• Eur. J. Cancer · Apr 2017

    Randomized Controlled Trial Multicenter Study

    Neoadjuvant chemotherapy followed by concurrent chemoradiotherapy versus concurrent chemoradiotherapy alone in locoregionally advanced nasopharyngeal carcinoma: A phase III multicentre randomised controlled trial.

    • Su-Mei Cao, Qi Yang, Ling Guo, Hai-Qiang Mai, Hao-Yuan Mo, Ka-Jia Cao, Chao-Nan Qian, Chong Zhao, Yan-Qun Xiang, Xiu-Ping Zhang, Zhi-Xiong Lin, Wei-Xiong Li, Qing Liu, Fang Qiu, Rui Sun, Qiu-Yan Chen, Pei-Yu Huang, Dong-Hua Luo, Yi-Jun Hua, Yi-Shan Wu, Xing Lv, Lin Wang, Wei-Xiong Xia, Lin-Quan Tang, Yan-Fang Ye, Ming-Yuan Chen, Xiang Guo, and Ming-Huang Hong.
    • State Key Laboratory of Oncology in South China, Collaborative Innovation Center for Cancer Medicine, Sun Yat-sen University Cancer Center, Guangzhou, China; Department of Cancer Prevention Center, Sun Yat-sen University Cancer Center, Guangzhou, China.
    • Eur. J. Cancer. 2017 Apr 1; 75: 14-23.

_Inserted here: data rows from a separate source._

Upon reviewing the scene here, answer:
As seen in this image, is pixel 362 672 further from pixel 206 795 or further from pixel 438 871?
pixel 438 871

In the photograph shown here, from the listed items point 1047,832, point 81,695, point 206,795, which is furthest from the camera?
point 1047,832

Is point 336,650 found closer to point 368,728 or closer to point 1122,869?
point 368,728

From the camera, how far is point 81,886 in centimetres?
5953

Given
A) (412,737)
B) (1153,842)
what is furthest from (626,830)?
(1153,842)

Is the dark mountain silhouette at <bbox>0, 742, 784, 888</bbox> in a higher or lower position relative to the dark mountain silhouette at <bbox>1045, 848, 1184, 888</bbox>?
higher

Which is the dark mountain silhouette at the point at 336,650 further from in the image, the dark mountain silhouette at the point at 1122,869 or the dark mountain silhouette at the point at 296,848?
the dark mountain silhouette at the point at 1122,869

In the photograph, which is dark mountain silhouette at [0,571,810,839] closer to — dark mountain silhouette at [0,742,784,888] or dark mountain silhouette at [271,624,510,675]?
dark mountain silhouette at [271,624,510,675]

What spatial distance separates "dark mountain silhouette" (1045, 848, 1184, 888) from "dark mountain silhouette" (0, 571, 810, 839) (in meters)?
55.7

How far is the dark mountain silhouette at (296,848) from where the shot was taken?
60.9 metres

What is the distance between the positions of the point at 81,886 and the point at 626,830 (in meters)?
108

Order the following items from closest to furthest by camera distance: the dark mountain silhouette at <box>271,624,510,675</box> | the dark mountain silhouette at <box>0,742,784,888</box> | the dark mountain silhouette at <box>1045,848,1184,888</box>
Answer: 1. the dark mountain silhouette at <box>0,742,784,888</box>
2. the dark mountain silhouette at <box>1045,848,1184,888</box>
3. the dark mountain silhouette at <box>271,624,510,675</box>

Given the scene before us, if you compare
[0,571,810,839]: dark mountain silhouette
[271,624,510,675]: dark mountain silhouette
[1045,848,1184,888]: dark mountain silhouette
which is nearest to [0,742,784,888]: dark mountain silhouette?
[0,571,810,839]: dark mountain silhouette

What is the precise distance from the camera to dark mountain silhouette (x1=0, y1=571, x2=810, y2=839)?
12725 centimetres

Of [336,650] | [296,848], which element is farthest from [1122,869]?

    BackgroundThe role of neoadjuvant chemotherapy (NACT) for locoregionally advanced nasopharyngeal carcinoma (NPC) is unclear. We aimed to evaluate the feasibility and efficacy of NACT followed by concurrent chemoradiotherapy (CCRT) versus CCRT alone in locoregionally advanced NPC.MethodsPatients with stage III-IVB (excluding T3N0-1) NPC were randomly assigned to receive NACT followed by CCRT (investigational arm) or CCRT alone (control arm). Both arms were treated with 80 mg/m2 cisplatin every 3 weeks concurrently with radiotherapy. The investigational arm received cisplatin (80 mg/m2 d1) and fluorouracil (800 mg/m2 civ d1-5) every 3 weeks for two cycles before CCRT. The primary end-point was disease-free survival (DFS) and distant metastasis-free survival (DMFS). Secondary end-point was overall survival (OS). Survival curves for the time-to-event endpoints were analyzed by the Kaplan-Meier method and compared using the log-rank test. The P value was calculated using the 5-year endpoints.ResultsFour hundred seventy six patients were randomly assigned to the investigational (n = 238) and control arms (n = 238). The investigational arm achieved higher 3-year DFS rate (82.0%, 95% CI = 0.77-0.87) than the control arm (74.1%, 95% CI = 0.68-0.80, P = 0.028). The 3-year DMFS rate was 86.0% for the investigational arm versus 82.0% for the control arm, with marginal statistical significance (P = 0.056). However, there were no statistically significant differences in OS or locoregional relapse-free survival (LRRFS) rates between two arms (OS: 88.2% versus 88.5%, P = 0.815; LRRFS: 94.3% versus 90.8%, P = 0.430). The most common grade 3-4 toxicity during NACT was neutropenia (16.0%). During CCRT, the investigational arm experienced statistically significantly more grade 3-4 toxicities (P < 0.001).ConclusionNACT improved tumour control compared with CCRT alone in locoregionally advanced NPC, particularly at distant sites. However, there was no early gain in OS. Longer follow-up is needed to determine the eventual therapeutic efficacy.Copyright © 2017 Elsevier Ltd. All rights reserved.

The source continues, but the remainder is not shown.